News & Views

Housing Microfinance QuIP in Southern India

Guest blogger, QuIP-Accredited Consultant Max Nino-Zarazua

I recently returned from the 6th Asia-Pacific Housing Forum hosted by Habitat for Humanity in Hong Kong. The forum addresses housing challenges in the Asia-Pacific region and I was invited to present the results of a housing microfinance impact study I led in Kerala and Tamil Nadu, India.

The aim of the study, commissioned by the Habitat for Humanity International’s Terwilliger Center for Innovation in Shelter, was to evaluate the impact of housing microfinance products and services offered by two microfinance institutions (MFIs) in Southern India. The study used a combination of QuIP and institutional assessment methodologies (led by Micro-Credit Ratings International Ltd) to understand how housing improvement loans and services were changing the social, economic and housing conditions of low-income households and to explore the institutional performance and sustainability of their housing microfinance operations.

Why use QuIP in this type of study? It was important to find out more detail about what drivers were affecting outcomes in the target population, which we knew the QuIP is designed to address, but in addition it helped us to overcome the issue of no baseline data. By asking respondents about the most significant changes in their lives during the period when the MFIs’ introduced their housing loans, they provided their own baseline reference for the study.

As per the standard QuIP approach, the interviews were conducted ‘blindfolded’ as far as possible, helping to mitigate the potential of both pro-project bias and unconscious prompting by researchers. Researchers had no knowledge of the project being assessed and were simply asked to collect information on reported changes in the lives and livelihoods of respondents, using a specially designed semi-structured questionnaire.

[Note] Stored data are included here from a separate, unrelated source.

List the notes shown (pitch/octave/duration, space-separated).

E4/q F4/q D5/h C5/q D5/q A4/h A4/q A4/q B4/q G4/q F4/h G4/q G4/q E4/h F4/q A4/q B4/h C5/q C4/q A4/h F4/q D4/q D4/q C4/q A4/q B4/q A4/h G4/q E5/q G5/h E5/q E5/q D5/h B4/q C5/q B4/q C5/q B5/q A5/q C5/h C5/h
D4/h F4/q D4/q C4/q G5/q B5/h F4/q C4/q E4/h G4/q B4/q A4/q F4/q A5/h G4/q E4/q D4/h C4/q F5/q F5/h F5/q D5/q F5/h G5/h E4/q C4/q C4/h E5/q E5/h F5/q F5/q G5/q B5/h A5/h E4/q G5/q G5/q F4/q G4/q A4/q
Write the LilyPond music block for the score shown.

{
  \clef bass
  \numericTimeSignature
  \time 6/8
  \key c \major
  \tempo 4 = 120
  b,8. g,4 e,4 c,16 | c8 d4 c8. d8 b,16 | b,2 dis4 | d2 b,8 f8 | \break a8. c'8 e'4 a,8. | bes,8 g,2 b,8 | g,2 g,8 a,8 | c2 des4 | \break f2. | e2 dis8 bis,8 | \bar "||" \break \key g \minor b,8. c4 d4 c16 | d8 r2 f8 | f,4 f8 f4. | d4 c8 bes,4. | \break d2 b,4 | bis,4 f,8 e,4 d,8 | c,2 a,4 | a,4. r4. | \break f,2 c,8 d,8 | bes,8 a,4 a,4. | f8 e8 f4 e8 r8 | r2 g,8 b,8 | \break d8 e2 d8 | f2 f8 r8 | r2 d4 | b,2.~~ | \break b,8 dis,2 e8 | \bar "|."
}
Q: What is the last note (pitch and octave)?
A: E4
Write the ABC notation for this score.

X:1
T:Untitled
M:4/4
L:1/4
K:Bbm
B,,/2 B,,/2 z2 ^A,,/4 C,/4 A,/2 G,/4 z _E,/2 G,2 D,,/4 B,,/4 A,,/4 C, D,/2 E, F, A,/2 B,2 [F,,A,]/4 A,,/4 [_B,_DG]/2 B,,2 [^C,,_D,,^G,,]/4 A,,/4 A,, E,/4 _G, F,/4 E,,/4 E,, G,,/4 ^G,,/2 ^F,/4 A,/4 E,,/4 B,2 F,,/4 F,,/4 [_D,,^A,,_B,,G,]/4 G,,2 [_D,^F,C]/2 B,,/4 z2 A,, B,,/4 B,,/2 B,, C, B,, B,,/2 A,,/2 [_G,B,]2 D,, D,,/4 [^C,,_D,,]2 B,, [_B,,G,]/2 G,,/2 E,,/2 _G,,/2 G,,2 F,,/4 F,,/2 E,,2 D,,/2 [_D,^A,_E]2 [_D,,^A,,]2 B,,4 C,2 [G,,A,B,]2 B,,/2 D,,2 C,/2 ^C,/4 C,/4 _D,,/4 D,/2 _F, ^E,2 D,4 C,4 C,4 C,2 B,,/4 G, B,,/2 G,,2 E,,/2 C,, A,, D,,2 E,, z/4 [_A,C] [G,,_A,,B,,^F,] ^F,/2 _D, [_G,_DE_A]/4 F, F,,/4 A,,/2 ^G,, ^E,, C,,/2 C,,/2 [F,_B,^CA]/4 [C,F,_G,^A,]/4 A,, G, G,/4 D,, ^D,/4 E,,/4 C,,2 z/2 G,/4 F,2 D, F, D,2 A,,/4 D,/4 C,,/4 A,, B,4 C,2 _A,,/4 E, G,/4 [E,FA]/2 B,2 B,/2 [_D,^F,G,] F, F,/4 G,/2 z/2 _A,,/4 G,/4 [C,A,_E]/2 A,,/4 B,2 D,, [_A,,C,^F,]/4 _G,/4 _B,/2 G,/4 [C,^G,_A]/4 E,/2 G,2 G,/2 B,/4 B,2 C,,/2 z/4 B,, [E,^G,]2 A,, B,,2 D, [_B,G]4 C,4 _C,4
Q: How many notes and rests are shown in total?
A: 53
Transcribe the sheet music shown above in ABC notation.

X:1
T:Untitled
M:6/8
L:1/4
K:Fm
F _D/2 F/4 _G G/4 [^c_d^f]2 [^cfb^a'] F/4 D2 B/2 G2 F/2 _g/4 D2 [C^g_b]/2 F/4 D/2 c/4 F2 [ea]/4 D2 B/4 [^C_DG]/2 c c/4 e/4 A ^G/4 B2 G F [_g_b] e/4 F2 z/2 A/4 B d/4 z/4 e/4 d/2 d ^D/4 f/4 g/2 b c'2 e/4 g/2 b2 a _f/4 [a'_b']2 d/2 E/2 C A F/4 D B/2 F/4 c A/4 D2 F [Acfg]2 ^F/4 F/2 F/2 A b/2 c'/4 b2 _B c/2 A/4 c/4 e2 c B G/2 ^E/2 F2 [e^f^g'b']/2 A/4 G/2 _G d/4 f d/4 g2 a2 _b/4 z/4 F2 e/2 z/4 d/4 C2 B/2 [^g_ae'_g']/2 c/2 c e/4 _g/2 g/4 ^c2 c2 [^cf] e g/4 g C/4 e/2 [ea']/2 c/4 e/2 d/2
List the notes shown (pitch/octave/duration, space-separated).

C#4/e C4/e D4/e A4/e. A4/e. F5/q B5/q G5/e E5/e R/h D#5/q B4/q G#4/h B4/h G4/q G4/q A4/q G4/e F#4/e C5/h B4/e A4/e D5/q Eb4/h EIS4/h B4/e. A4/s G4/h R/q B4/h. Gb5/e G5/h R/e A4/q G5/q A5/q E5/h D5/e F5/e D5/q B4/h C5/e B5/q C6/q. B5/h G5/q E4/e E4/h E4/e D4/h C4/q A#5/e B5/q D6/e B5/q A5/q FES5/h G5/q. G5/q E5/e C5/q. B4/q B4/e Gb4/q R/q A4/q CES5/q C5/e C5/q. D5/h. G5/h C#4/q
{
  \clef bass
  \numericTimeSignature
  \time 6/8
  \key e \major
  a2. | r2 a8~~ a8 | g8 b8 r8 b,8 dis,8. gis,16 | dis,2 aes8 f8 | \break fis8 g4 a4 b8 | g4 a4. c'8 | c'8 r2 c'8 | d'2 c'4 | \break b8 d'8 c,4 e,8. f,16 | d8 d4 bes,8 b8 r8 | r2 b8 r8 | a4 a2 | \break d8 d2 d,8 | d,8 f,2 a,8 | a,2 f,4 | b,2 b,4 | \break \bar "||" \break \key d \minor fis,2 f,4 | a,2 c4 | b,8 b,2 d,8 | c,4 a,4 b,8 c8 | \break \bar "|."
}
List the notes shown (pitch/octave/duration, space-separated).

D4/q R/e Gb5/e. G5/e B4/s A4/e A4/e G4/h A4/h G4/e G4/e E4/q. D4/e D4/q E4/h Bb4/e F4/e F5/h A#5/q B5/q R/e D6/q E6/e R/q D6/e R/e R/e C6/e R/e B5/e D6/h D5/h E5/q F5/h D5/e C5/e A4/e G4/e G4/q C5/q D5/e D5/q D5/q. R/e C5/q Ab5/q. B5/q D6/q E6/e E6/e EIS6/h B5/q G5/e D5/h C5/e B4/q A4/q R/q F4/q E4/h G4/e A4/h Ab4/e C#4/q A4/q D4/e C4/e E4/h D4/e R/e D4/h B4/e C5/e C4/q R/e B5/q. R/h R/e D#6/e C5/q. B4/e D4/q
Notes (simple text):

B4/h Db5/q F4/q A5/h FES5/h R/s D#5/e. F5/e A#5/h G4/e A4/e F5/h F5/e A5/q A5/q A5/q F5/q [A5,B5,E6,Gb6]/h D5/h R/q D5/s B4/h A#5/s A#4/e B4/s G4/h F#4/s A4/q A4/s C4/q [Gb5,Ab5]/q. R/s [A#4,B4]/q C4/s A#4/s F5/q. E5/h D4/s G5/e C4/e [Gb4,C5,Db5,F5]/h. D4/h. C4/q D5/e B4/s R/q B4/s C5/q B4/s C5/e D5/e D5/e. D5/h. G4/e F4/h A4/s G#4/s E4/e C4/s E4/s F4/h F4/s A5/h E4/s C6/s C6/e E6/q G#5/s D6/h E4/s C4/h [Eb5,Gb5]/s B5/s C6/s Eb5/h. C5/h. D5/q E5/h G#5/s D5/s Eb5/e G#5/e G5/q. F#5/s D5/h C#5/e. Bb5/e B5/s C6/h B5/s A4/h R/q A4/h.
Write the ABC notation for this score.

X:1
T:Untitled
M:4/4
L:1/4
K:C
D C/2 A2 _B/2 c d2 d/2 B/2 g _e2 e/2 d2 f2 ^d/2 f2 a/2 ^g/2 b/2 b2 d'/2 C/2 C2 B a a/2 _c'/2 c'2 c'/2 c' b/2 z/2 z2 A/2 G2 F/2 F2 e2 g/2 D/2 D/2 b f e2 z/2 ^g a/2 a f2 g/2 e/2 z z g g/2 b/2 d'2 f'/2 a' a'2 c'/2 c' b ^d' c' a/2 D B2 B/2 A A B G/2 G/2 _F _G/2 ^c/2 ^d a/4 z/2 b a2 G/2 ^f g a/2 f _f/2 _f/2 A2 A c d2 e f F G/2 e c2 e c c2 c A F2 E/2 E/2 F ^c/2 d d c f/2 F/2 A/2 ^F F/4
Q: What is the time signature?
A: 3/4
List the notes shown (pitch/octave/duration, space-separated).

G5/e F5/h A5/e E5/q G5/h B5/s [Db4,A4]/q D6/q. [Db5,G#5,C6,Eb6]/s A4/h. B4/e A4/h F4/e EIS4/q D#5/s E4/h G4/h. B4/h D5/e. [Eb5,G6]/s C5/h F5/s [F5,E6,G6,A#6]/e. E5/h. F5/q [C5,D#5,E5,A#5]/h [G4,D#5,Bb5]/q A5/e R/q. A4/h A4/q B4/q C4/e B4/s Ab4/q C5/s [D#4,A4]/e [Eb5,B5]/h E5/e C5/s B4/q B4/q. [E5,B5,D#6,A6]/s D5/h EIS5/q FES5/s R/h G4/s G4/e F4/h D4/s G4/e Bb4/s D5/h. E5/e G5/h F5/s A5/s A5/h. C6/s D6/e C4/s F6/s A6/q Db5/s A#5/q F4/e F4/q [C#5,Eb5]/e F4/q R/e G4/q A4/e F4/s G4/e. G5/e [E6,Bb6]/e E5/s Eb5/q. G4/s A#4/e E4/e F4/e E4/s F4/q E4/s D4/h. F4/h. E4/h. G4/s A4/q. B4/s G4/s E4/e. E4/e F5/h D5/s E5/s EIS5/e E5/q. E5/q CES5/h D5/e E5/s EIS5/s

Analysis of the qualitative data demonstrated clear evidence that home improvement loans contributed to a range of positive outcomes in the lives of urban and rural clients of both MFIs. Changes were particularly evident in people’s reported experiences of housing conditions, housing finance & services, health, safety & security and relationships. Some of the most important findings of the study include:

  • Increased sense of security. Clients particularly in rural areas took out home improvement loans to undertake a variety of home repairs and improvements to be better shielded during the monsoon season and live without fear of being flooded.
  • Improved housing conditions also engendered an increase in social status and inclusion, and as a result increased feelings of self-worth and pride, particularly in the urban context.
  • Extending dwellings provided urban and rural clients with enough space for all family members, allowing children to have their own space to study and sleep resulting in improved family relationships. Housing improvements also increased people’s privacy and enabled others to start or expand their home-based small businesses.
  • Taking out loans enabled women to be part of a savings group. Respondents reported that being part of a group made them feel more confident in managing financial matters and offered more opportunities to socialise, as well as discuss and share their problems with others, creating a greater sense of solidarity – particularly in urban areas.
  • They majority of respondents, particularly from urban areas, felt that they had better access to credit. Several clients said that having access to easy access loans led to a feeling of increased financial security and many also highlighted that the increased presence of MFIs in the area had changed borrowing habits as they had stopped borrowing from local moneylenders.

The study also uncovered several factors that could be used to inform improved future programme design.

  • There was concern that greater availability of loans can also lead to over-indebtedness and anxiety about repayment, particularly about potentially losing assets.
  • Reduced ability to work due to ill health and subsequent loss of income placed further strain on low-income households.
  • We found significant differences in the housing quality conditions between clients of the two MFIs. These differences are important to guide future credit policies and housing microfinance product design, taking into account factors that are unique to specific geographies and locations.

These findings can inform future efforts to improve the supply of housing microfinance products and services. For example, there is a need to focus on the provision of other non-financial services to support access to and use of housing improvement loans; e.g. advice on financial management, using loans to support income generating activities, education and counselling. Low-income households have greater access to more financial products and are dealing with multiple loans with multiple tenures. Over-indebted clients need help to reduce the negative social and health effects associated with their debts.

As regards housing conditions, home improvement loans alone may not be enough to improve housing quality and should be complemented with technical assistance to aid clients to make informed decisions about appropriate materials and construction specification.